Reference no: EM132904433
Problem - Venture Present Values - Ben Toucan, owner of The Aspen Restaurant, wants to determine the present value of his investment. The Aspen Restaurant is currently in the development stage but Toucan hopes to "begin" operations early next year. After-tax cash flows during the next five years are expected to be as follows: Year 1 = 0, Year 2 = 0, Year 3 = 0, Year 4 = $2.5 million, and Year 5 = $3million. Cash inflows are expected to be $3.18 million in Year 6 and are expected to grow at a 6 percent annual rate thereafter. Recall from Chapter 7 that venture investors often use different discount rates when valuing ventures at various stages of their life cycles. For example, target discount rates by life cycle stage are: development stage, 50 percent; startup stage, 40 percent; survival stage, 35 percent; and early rapid-growth stage, 30 percent. As ventures move from their late rapid-growth stages and into their maturity stages, a 20 percent discount rate is often used.
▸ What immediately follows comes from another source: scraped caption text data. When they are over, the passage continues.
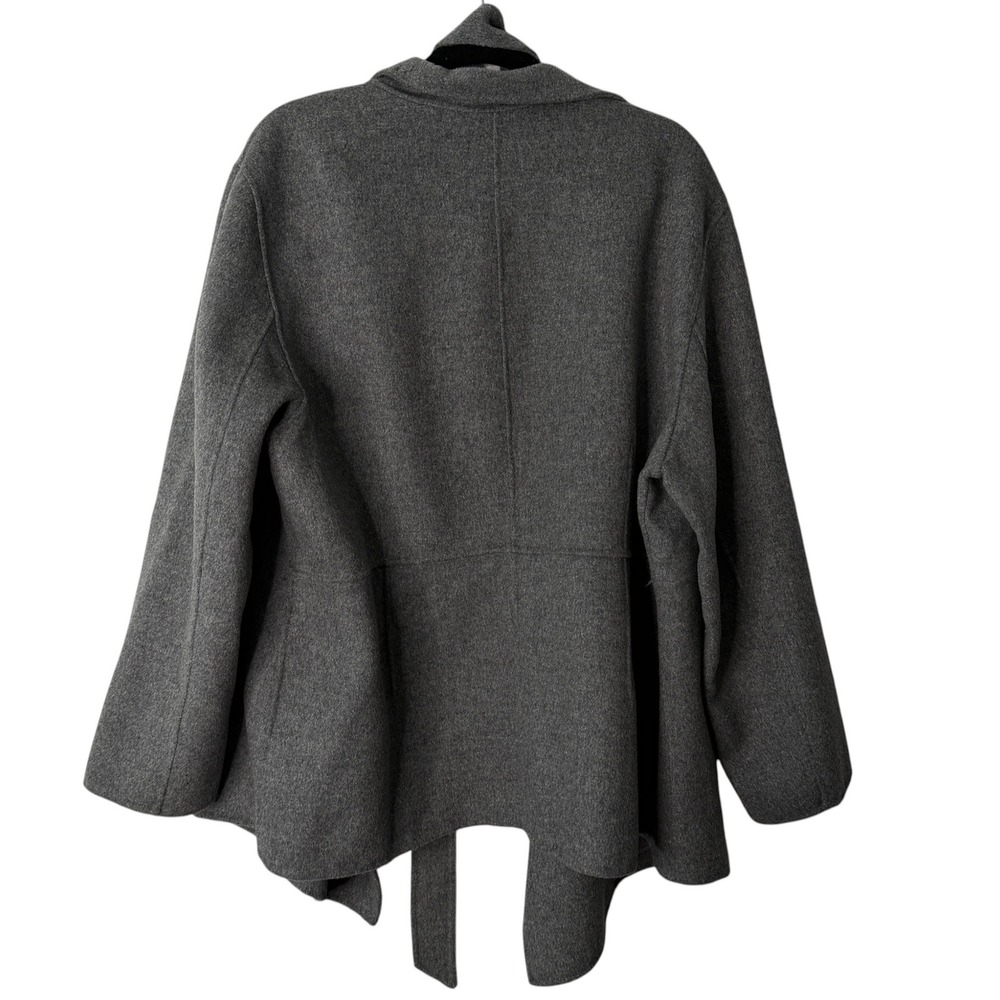 J. Jill Gray Front Wrap Coat Jacket Shawl Collar Belted Wool Angora 2X Womens - Picture 3 of 13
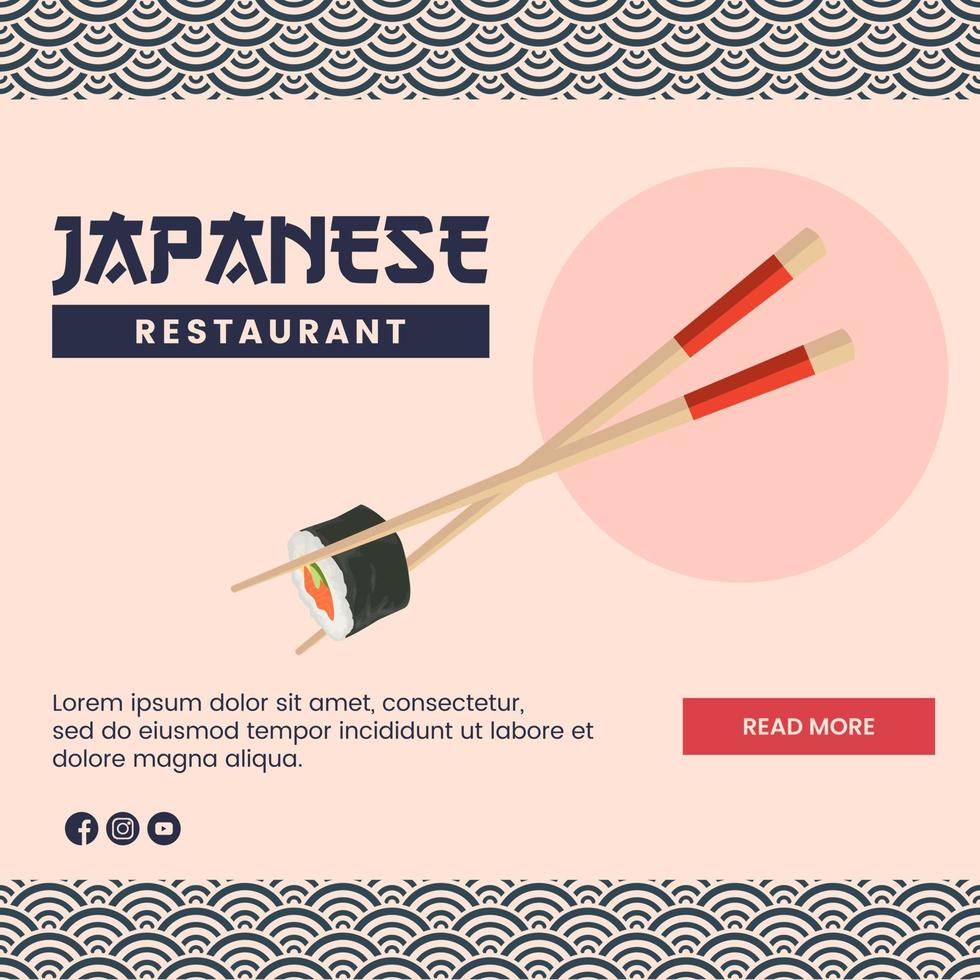 conception d'illustration de cuisine asiatique de nourriture japonaise pour le modèle de médias sociaux de présentation vecteur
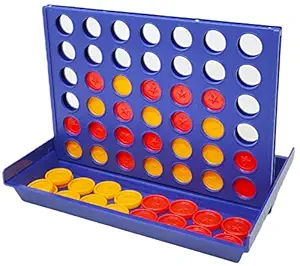 TANMAN TOYS 42 Coins Connect 4 Plot 4 Traveling Board Game for Kids and Adults | an Exciting Game of Strategy | Plastic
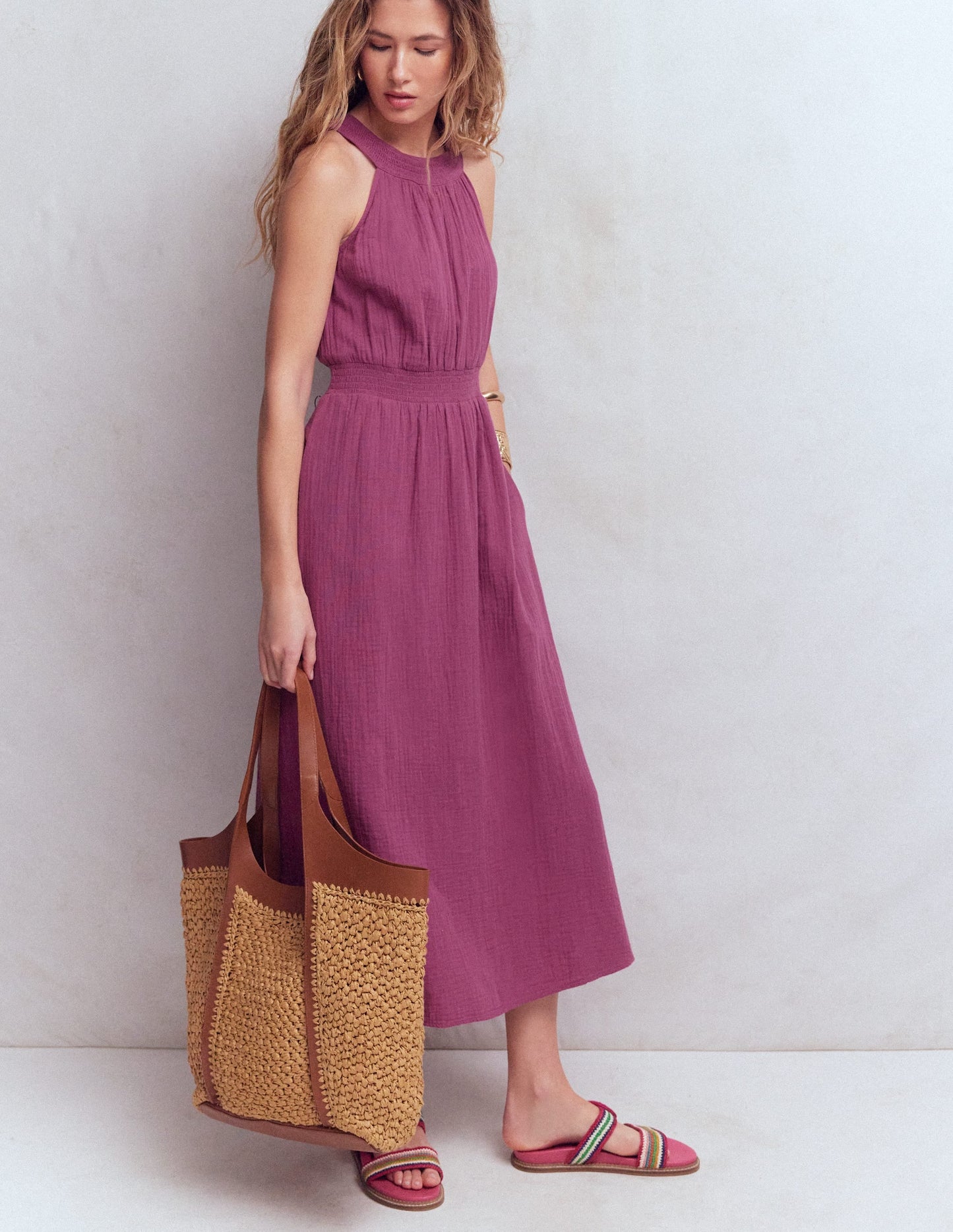 Daphne Double Cloth Dress-Warm Mauve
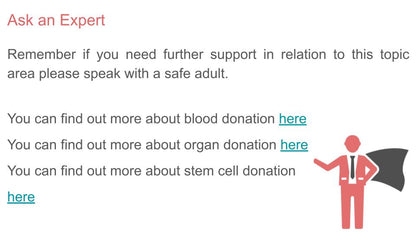 Blood, Organ & Stem Cell Donation PSHE Lesson / Tutor Time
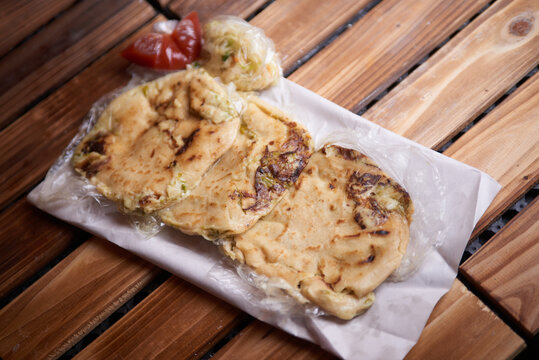 Close up photo of pupusas, a traditional meal from El Salvador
A. Determine the Aspen Restaurant's terminal or horizon value at the end of five years, assuming the venture will be entering its maturity stage.
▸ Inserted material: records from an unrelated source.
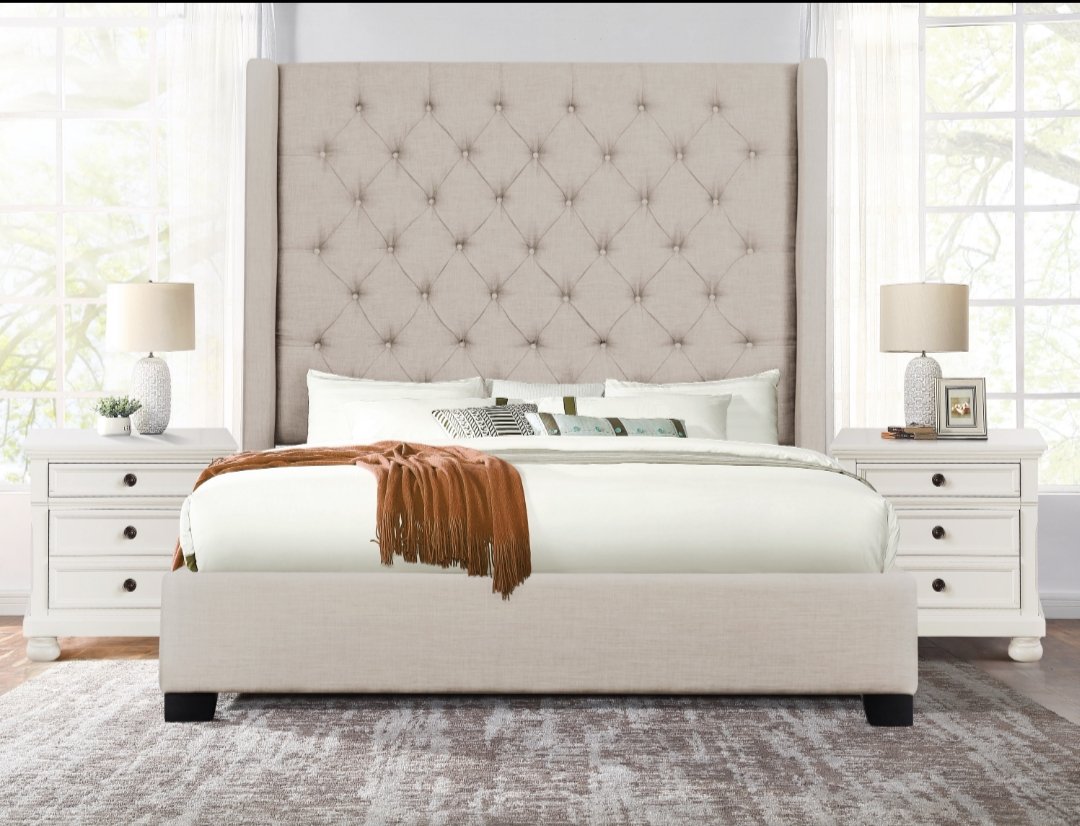 Noah Fabric Bed w Tall Headboard - LDH Furniture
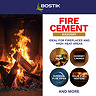 Bostik Cementone Fire Cement application graphic showing suitability for fire backs, chimney linings, internal flue pipes, and solid fuel heaters.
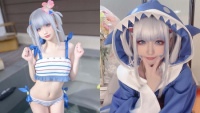 Cosplay cá mập con Gura, Youtuber ảo, qua hai phiên bản cực đáng yêu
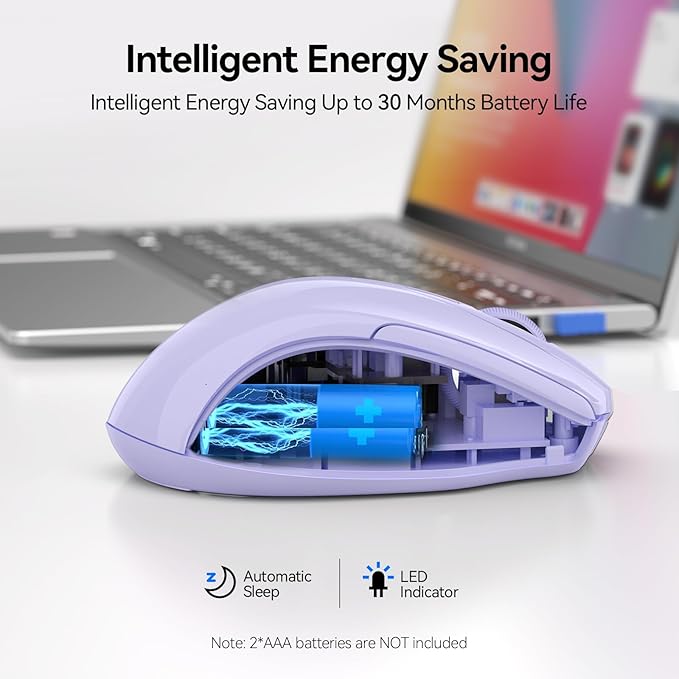 TECKNET Wireless Mouse (2.4G & BT5.0/3.0) Silent 4800 DPI Computer USB A & Bluetooth Mouse 6 Buttons, Wide Compatibility - Lavender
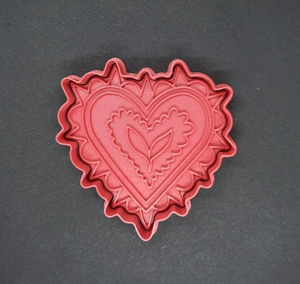 Patterned Heart Cookie Cutter 3D Printed Biscuit Stamp Fondant Icing Cake Decor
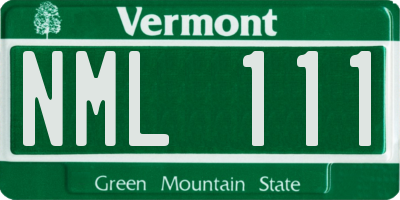 VT license plate NML111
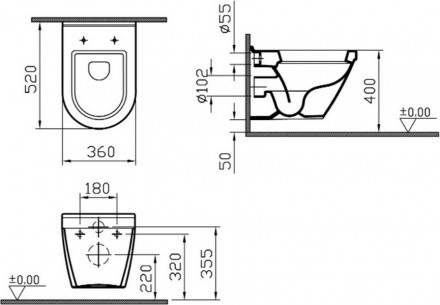 Vitra S20 9004B003-7207 Унитаз подвесной в комплекте с инсталляцией (клавиша хром)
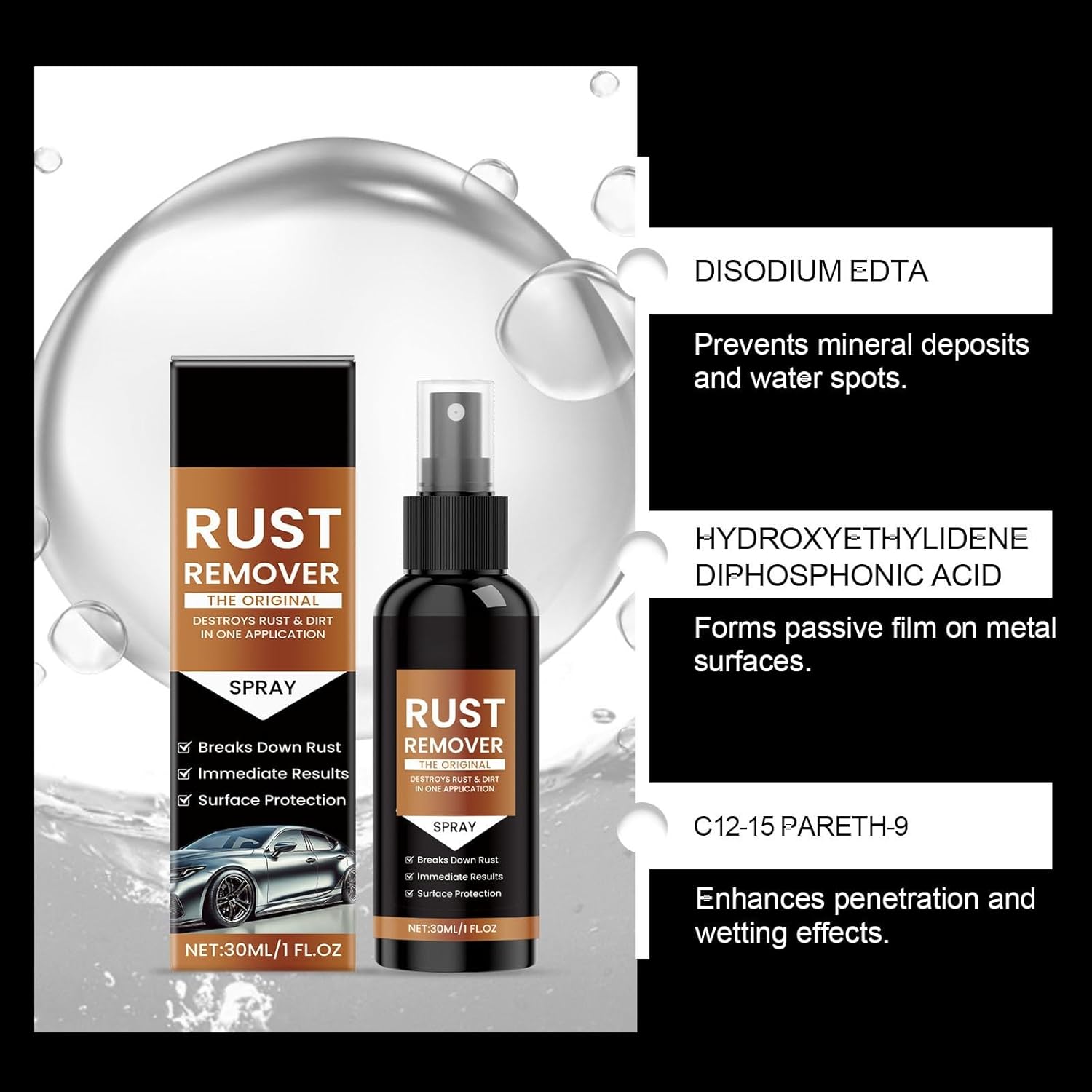 Heavy Duty Rust Remover Spray - 2 Pack for Cars and Metal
B. What is the present value of The Aspen Restaurant, assuming that it is a development- stage venture?
C. What percent ownership interest should Ben Toucan be willing to give today to a venture investor, Sherri Isitar, for her $1 million investment?
D. Let's assume that The Aspen Restaurant was started early last year and, thus, is in its startup stage and has the same future cash flow expectations as indicated earlier. Using a typical startup-stage required rate of return or discount rate, calculate the present value of The Aspen Restaurant.
E. Owning a restaurant is often considered to be a risky investment, in that restaurants often are continuously moving into and out of their survival stages. Assume that a typical survival-stage required rate of return is applied to all future cash flows estimated for The Aspen Restaurant. Calculate the venture's present value.